Some of the molding technology has been developed with Professor Roy Crawford, who taught at Auckland University before recently returning to Queens University, Belfast, to become its vice-chancellor. "In Ireland we have eight or nine rotational moulders but New Zealand has about 35, even though the population is about the same size," says Crawford.
"They're father-and-son businesses, all trying to undercut themselves on tanks and other basic products. But Garth is different. He innovates, seeking new products and technology. He's in a class of his own, competing against the best in the world."
Now foreign companies are beating a path to Galloway SPI's door to draw on its expertise. The standard industry practice, for example, is to time products in the mold to control the curing process. But working with Crawford, Galloway SPI has developed temperature-controlled ovens that have doubled the odds of getting a perfect cure, reaching a success rate of 87%. By improving the structural and aesthetic qualities of the plastics, the technology is opening up a wide range of products never before attempted - roofing components, for example.

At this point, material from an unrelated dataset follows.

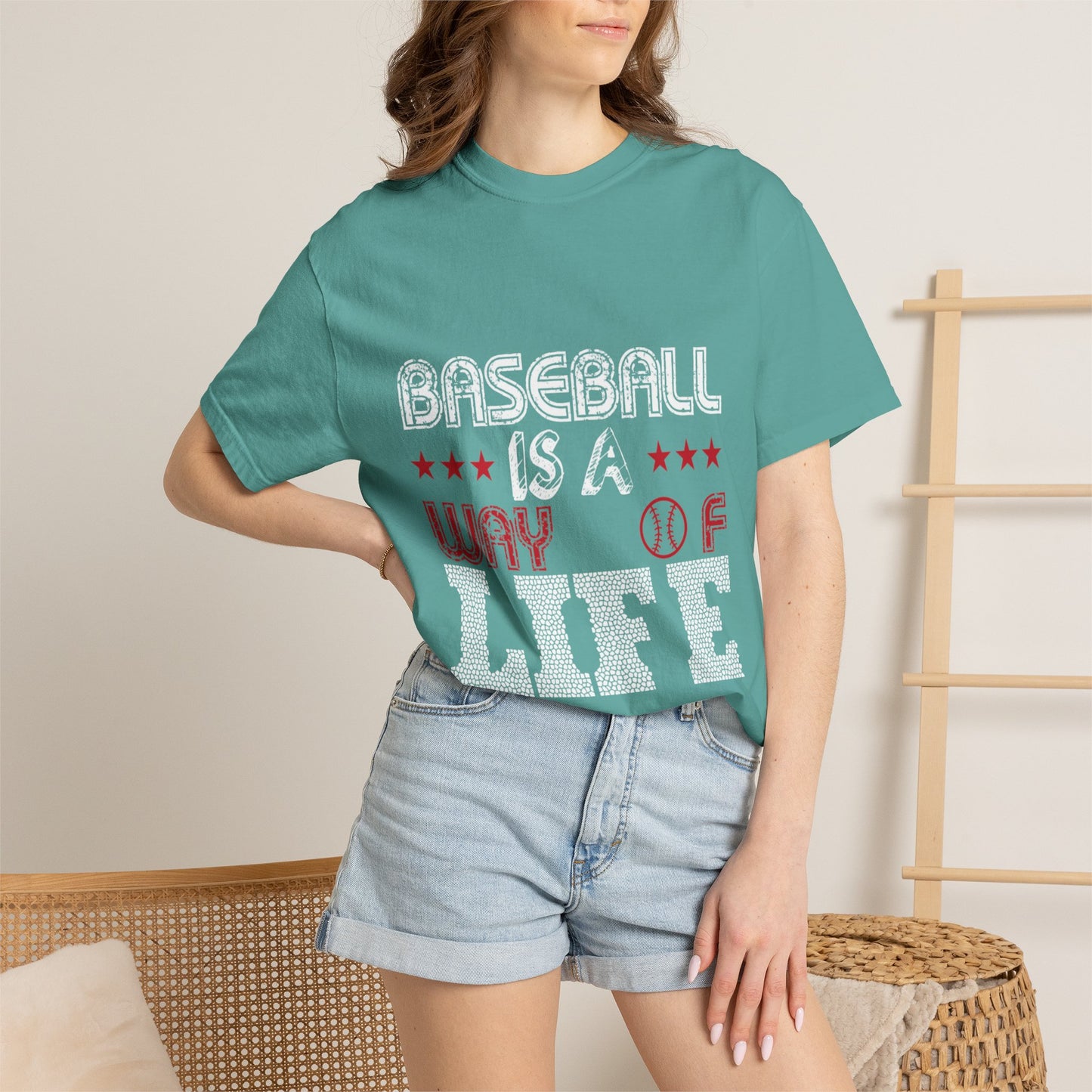 Funny Baseball Is A Way Of Life Sarcastic Deep Love Happiness Passion Baseball lovers Sports Preference Unisex Heavy Cotton T-Shirt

"We're making a black art into a systematic process, from concept all the way through to the finished product," says Galloway. "We're being far more analytical and putting a huge amount of added value into ourselves." Galloway SPI exports some 80% of its output. More telling is the fact that 70% of its sales are of products that the company has developed over the past four years.
Galloway SPI has brought together local and foreign technology, coupling them with New Zealand ingenuity and design. It's a perfect example of why we should set our sights far higher than the knowledge society. That's far too passive. Let's build the innovation society, creating a country that puts knowledge to work.
Rod Oram, a contributing editor to Unlimited, is an industry fellow in Unitec's New Zealand Centre for Innovation and Entrepreneurship.